BEGIN Exercise passage
10

Feb.

Fine Jewelry vs Costume Jewelry

By Calla Gold

Kenneth Jay Lane Triple Strand of Faux Pearls

Barbara Bush in Kenneth Jay Lane Triple Strand of Faux Pearls

There is a Huge Difference Between Fine Jewelry and Costume Jewelry

In this post I’ll talk about the difference between costume jewelry and fine jewelry.

Fine jewelry is made with valuable metal such as gold and platinum and is set with natural, precious gemstones. Funnily enough cultured pearls are considered a “gemstone.” Therefore they are part of the fine jewelry category.

Basically, costume jewelry can be made of any almost any material—including plastic. Manufacturers typically copy more expensive fine jewelry by substituting the expensive materials for less expensive ones. Often the pieces are highly stylized and fashionable. Many costume pieces, are quite artful and attractive and command high prices.

Demi Moore in Real Fresh Water Pearls, Layered and Gorgeous.

Demi Moore in Fine Cultured Fresh Water Pearls, Layered and Gorgeous.

Fine Jewelry and the Finer Things

The nicer materials count into it being called fine jewelry. Fine jewelry will always be more expensive than its imitative costume versions.

Fine jewelry included pearls and gemstone beads. Whether in necklaces or worked into pins it is their genuine status and not how they are used that makes them fine.

Cheap Costume vs Nice Costume Jewelry

Manufacturers often copy more expensive fine jewelry by substituting the expensive materials for less expensive ones. This is copy-type costume jewelry.

There are however jewelry designers designing specifically for the costume jewelry market. Often the pieces are highly stylized and fashionable. Many costume pieces are quite artful and attractive and command high prices.

Gorgeous Chanel Lumieres Byzantine Costume Jewelry

Gorgeous Chanel Lumieres Byzantine Costume Jewelry

The Idea of Costume Jewelry for Outfits

In the 1920′s Coco Chanel popularized the idea of buying “outfit” jewelry. A set of inexpensive accessories that matched the outfit and finished it up for a finished and fabulous look.

Hollywood movie stars took this trend from the screen into the mainstream.

Costume Jewelry for the Famous and the Masses

Kenneth Jay Lane was a famous costume jewelry designer in the 60′s. His most popular design was the three strand faux pearl necklace worn by Barbara Bush. Kenneth also designed unique pieces of costume jewelry for Elizabeth Taylor, Audrey Hepburn and Jackie Onassis.
END Exercise passage
BEGIN Entries supplied
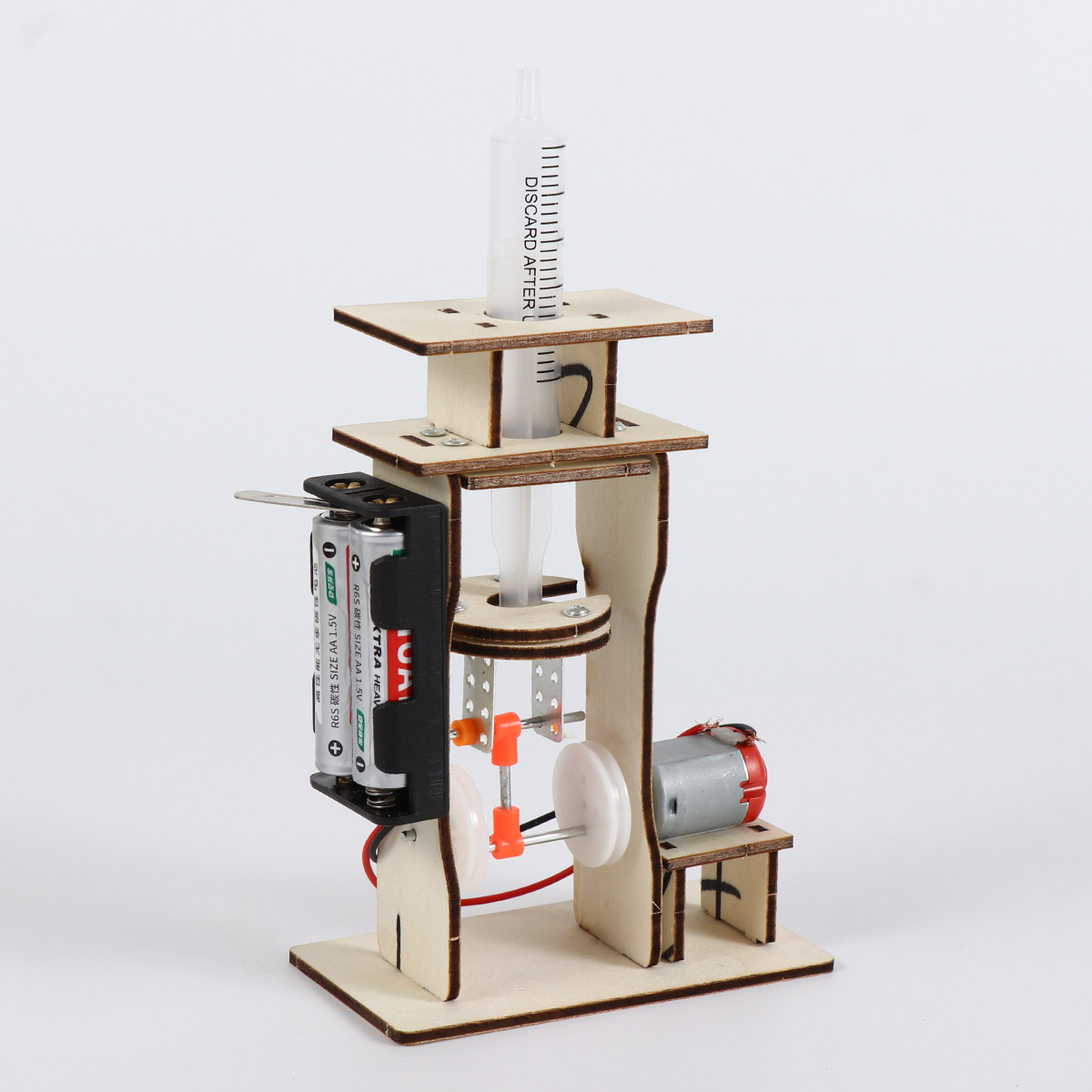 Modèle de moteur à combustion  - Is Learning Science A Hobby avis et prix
END Entries supplied
BEGIN Entries supplied
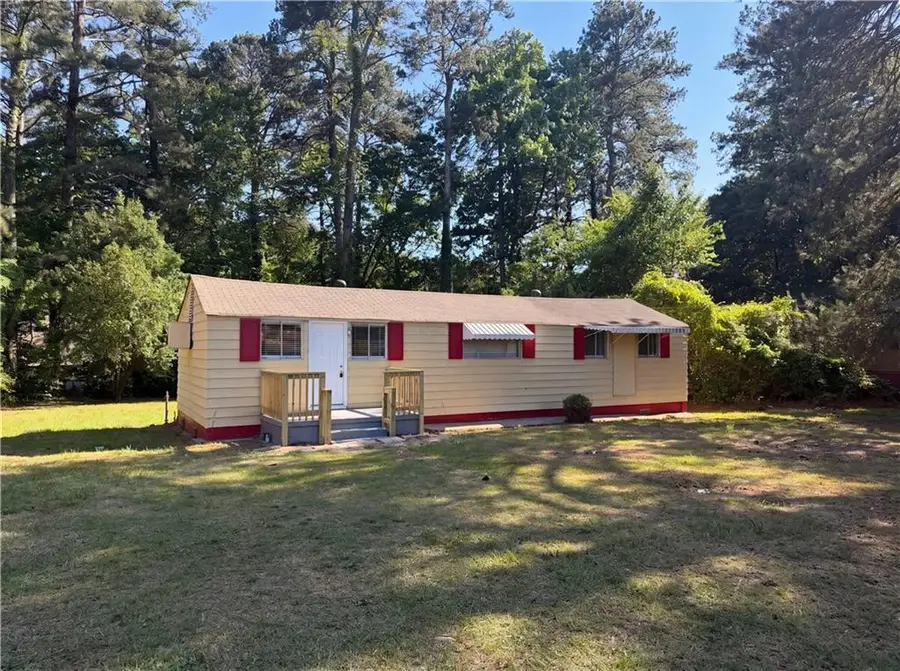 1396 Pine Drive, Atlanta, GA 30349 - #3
END Entries supplied
* **Questions on the material**:
[1] Answer these questions from the article on fine and costume jewelry:
(a) Which two valuable metals does it name as examples used in fine jewelry?
(b) In which decade did Coco Chanel popularize the idea of buying "outfit" jewelry?
(c) Who wore the three-strand faux pearl necklace that was Kenneth Jay Lane's most popular design?
[2] Write the next part of the article on fine and costume jewelry, picking up after its final sentence about Kenneth Jay Lane.
The entries placed after the article come from a separate, unrelated source.

* **Answers to the tasks**:
[1]
(a) Gold and platinum.
(b) The 1920s.
(c) Barbara Bush.

[2]
Assorted Costume Jewelry. Many of These Pieces are Unfixable.

Assorted Broken Costume Jewelry. Many of These Pieces are Unfixable.

The Problem with Costume Jewelry

The problem with costume jewelry is that if it breaks, it can be next to impossible to repair. It may be completely unworkable to solder a post back onto a costume earring.

This is due to the fact that the heat generated from the soldering flame causes the thin gold coating to evaporate or blacken. Or the plastic to simply melt.Most costume pieces just can’t stand the heat!

Fine Metals Can Take Flame, Costume Metals and Plastics Cannot

Fine Metals Can Take Flame, Costume Metals and Plastics Cannot

Fine Jewelry Can be Repaired and Re-worked

On the other hand, fine karat gold and platinum jewelry can be soldered any number of times. This type of jewelry can be worked on again and again.

It can be passed on for generations and last for over a hundred years. I saw some amazing pieces of jewelry from the Egyptian tombs that were thousands of years old. They held their beauty and fascinating looks.

 Costume Jewelry as Gifts, Not Always a Good Choice

There’s nothing more maddening than a broken piece of jewelry that can’t be fixed and can never be worn again. It’s like being told your Corvette has to be junked because it has a flat tire and can’t be driven anymore.

That’s not right. Fortunately, Corvettes can be repaired. Not so, the plastic and gold tone Corvette earrings your boyfriend impulsively bought for you at the car show last month. He should have sprung for the solid gold ones instead!

Another Post About Costume Jewelry

See my blog post on taking a favorite piece of costume jewelry and replicating it as fine jewelry.  I’ve done this a number of times. Sometime if you can’t repair it, you just put your foot down and say, “I like that design.” We will make it up so it’ll last.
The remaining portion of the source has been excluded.